Given the sound source relocation signal transmitted from the mixing process section 50, the arrangement relocation section 24 causes the sound source setting section 20-2 to relocate accordingly and arranges the sound source setting section 20-2 in a manner reflecting the mixed sound output from the mixing process section 50.

Carrying out the above processing permits visual discrimination of the sound source arrangement in which the mixed sound output from the mixing process section 50 is generated.

For image display, a user experience may be implemented in which the sounds in space are visually displayed in a virtual space. FIG. 16 depicts a typical case where in-space sounds are visually displayed in a virtual space. In the virtual space, the sound sources are represented in the guise of performers for example, with the radiation angles of the sounds visually expressed. In this case, it is difficult to present the exact radiation angle of a given sound, so that the display is given by taking advantage of the directional dependency of that sound volume. For example, in the case where the sound volume is low, the radiation angle is narrowed; where the sound volume is higher, the radiation angle is made larger. In FIG. 16, for example, triangles and lightning forms are used to express the directions in which the sounds are output. The size or the length of the shape represents the sound volume. A sound source with high directional dependency is represented by an acute-angle shape, and a sound source with low directional dependency is pictured with a wide-angle shape. Different musical instruments are represented by different colors. Different frequency bands of the sounds are represented by differences in color density or in color saturation. FIG. 16 pictures the differences in color and in density using hatched lines with different thicknesses and inclinations. Whereas FIG. 16 gives a two-dimensional image, a three-dimensional image may alternatively be presented in a virtual space.

When the sounds in space is visually displayed in a virtual space as described above, it is possible visually to verify, in the virtual space, the mixed sound generated on the basis of the real-space arrangement of the sound source setting sections 20 and of the listening setting section 30 and in accordance with the parameters set therefor without having to actually output the mixed sound.

Also for image display, the reflected sounds of the sounds output from the sound sources may be visually displayed in a virtual space. FIG. 17 depicts typical cases where reflected sounds are visually displayed in virtual spaces. The intensity of a reflected sound can be recognized typically using the brightness and texture of the walls or a background image. For example, the intensity of an indirect sound is visually expressed by the background display of an image indicative of the performance inside a virtual-space building or concert venue. Since the intensity of the indirect sound is presented in the virtual space, it is not necessary to provide the exact expression; it is sufficient to give an illustrative image permitting recognition of the intensity of the indirect sound. Subfigure (a) in FIG. 17 depicts an example of sound mixing that uses a long-reverb effect with a lot of reverberation components. In this case, an image is composed to indicate as if the performance were being given in a high-ceiling hall, for example. Subfigure (b) in FIG. 17 illustrates an example of sound mixing that uses a short-reverb effect with few reverberation components. In this case, an image is composed to indicate as if the performance were being given at a small concert venue, for example.

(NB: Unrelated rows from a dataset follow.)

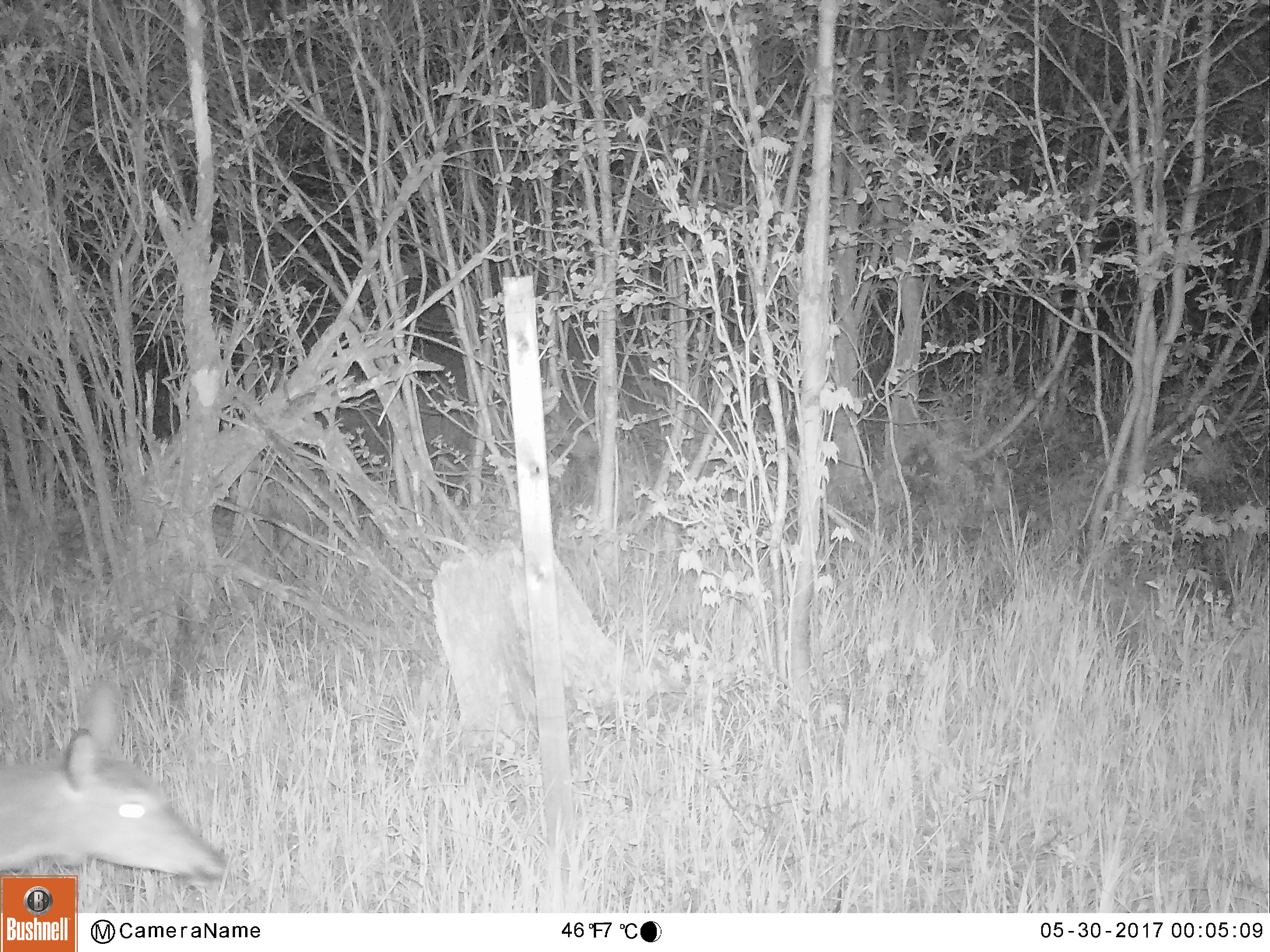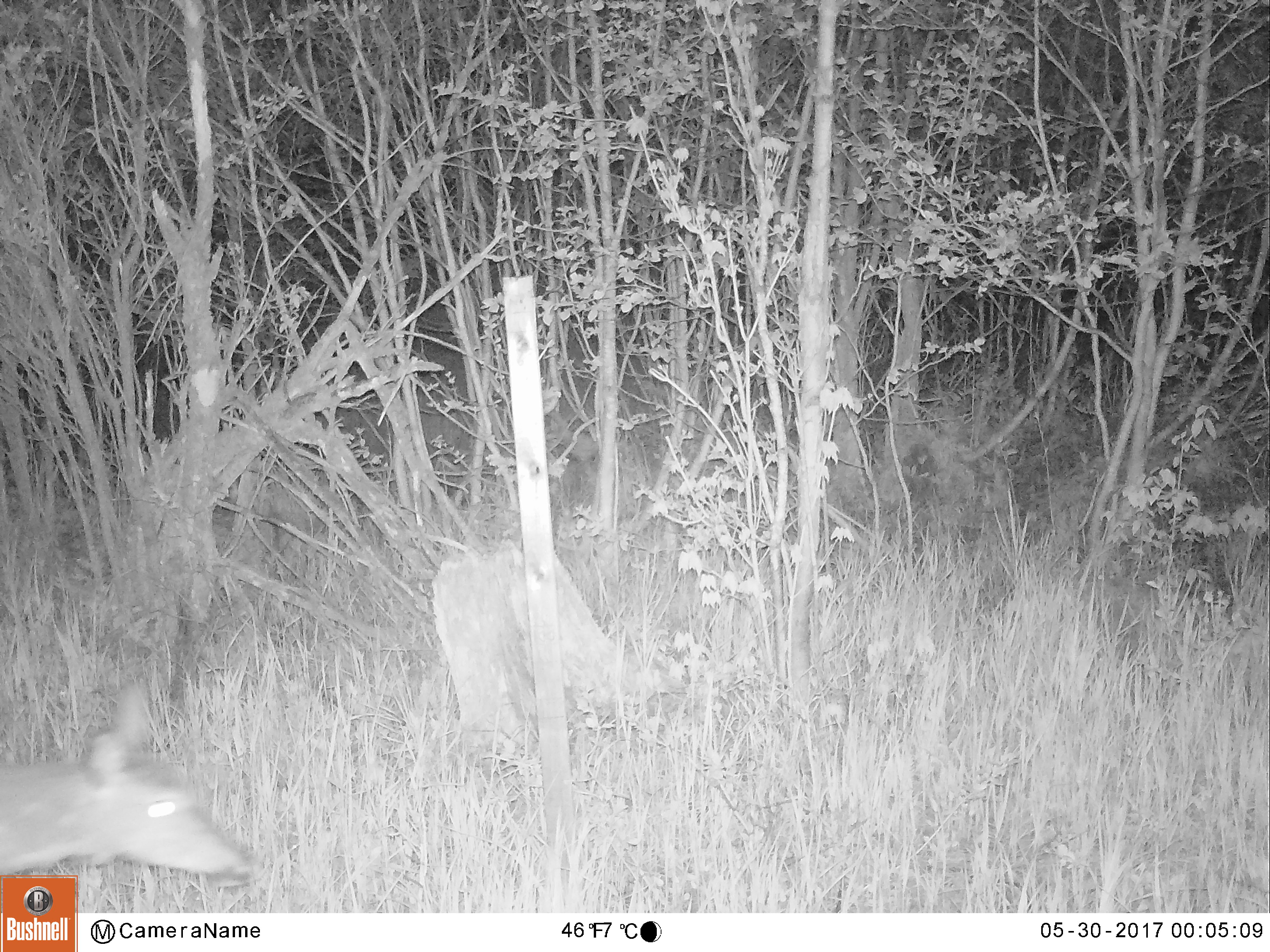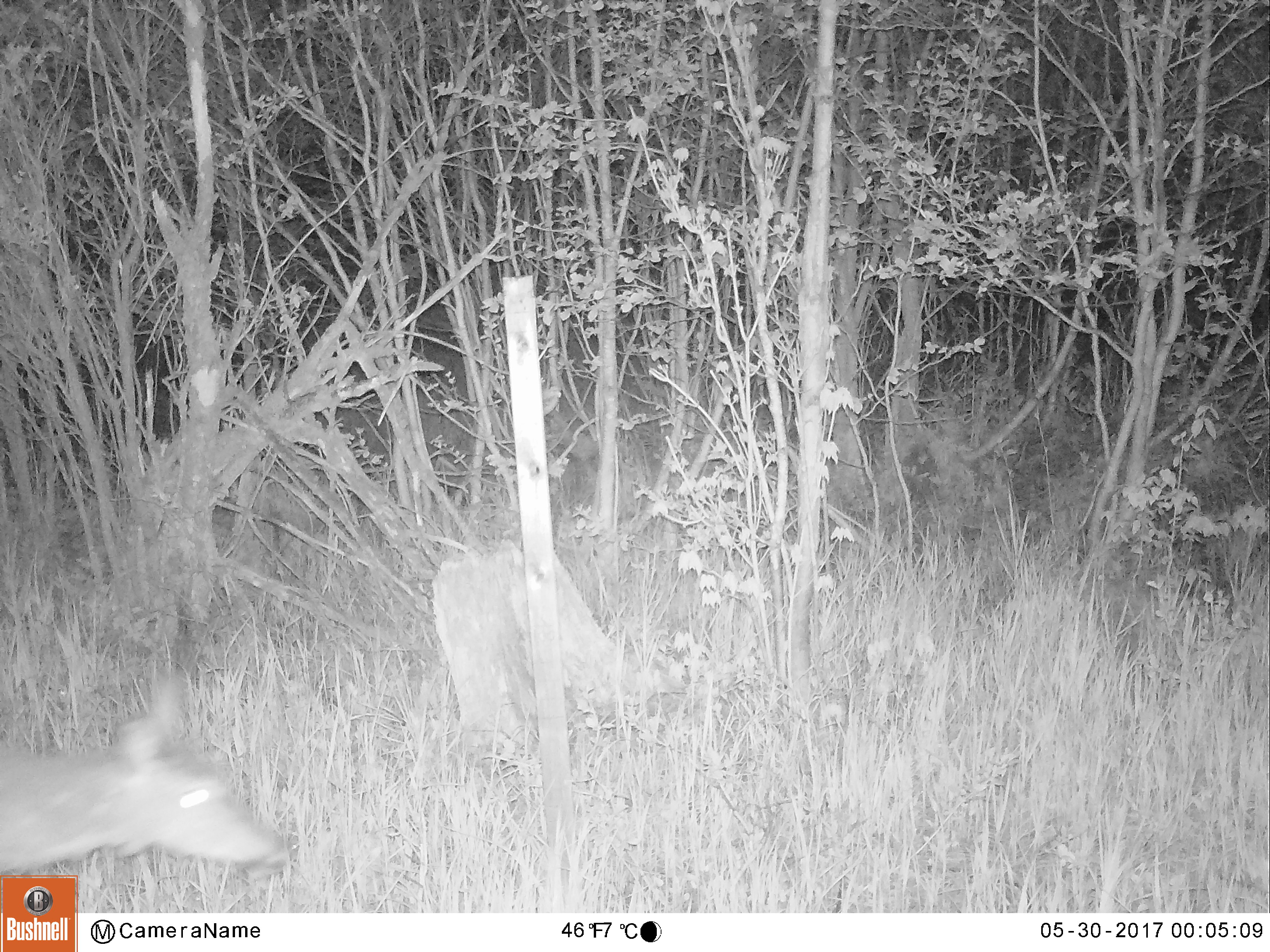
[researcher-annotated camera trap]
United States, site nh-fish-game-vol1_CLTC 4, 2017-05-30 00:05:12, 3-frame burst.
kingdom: Animalia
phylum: Chordata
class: Mammalia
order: Artiodactyla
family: Cervidae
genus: Odocoileus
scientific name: Odocoileus virginianus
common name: white-tailed deer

Further, in displaying the intensity of a reflected sound, walls may be pictured in a virtual space to make their textures visually represent the reflected sound. Subfigure (c) in FIG. 17 depicts an example in which brick walls are displayed to permit recognition of an intense indirect sound. Subfigure (d) in FIG. 17 illustrates an example in which wooden walls are displayed to enable recognition of an indirect sound less intense than in the example in Subfigure (c).

When the intensity of the reflected sound is expressed using the brightness or texture of the walls as described above, it is possible visually to recognize, in a virtual space, the mixed sound generated in accordance with the mixing parameters set for the sound source setting sections 20 in real space and in keeping with the acoustic environment information from the placing table 40 without having to output the mixed sound.

The series of the processes described above may be executed by hardware, by software, or by the combination of both. Where the software-based processing is to be carried out, the programs recording process sequences may be installed into an internal memory of a computer in dedicated hardware for program execution. Alternatively, the programs may be installed into a general-purpose computer capable of performing diverse processes for execution of the programs.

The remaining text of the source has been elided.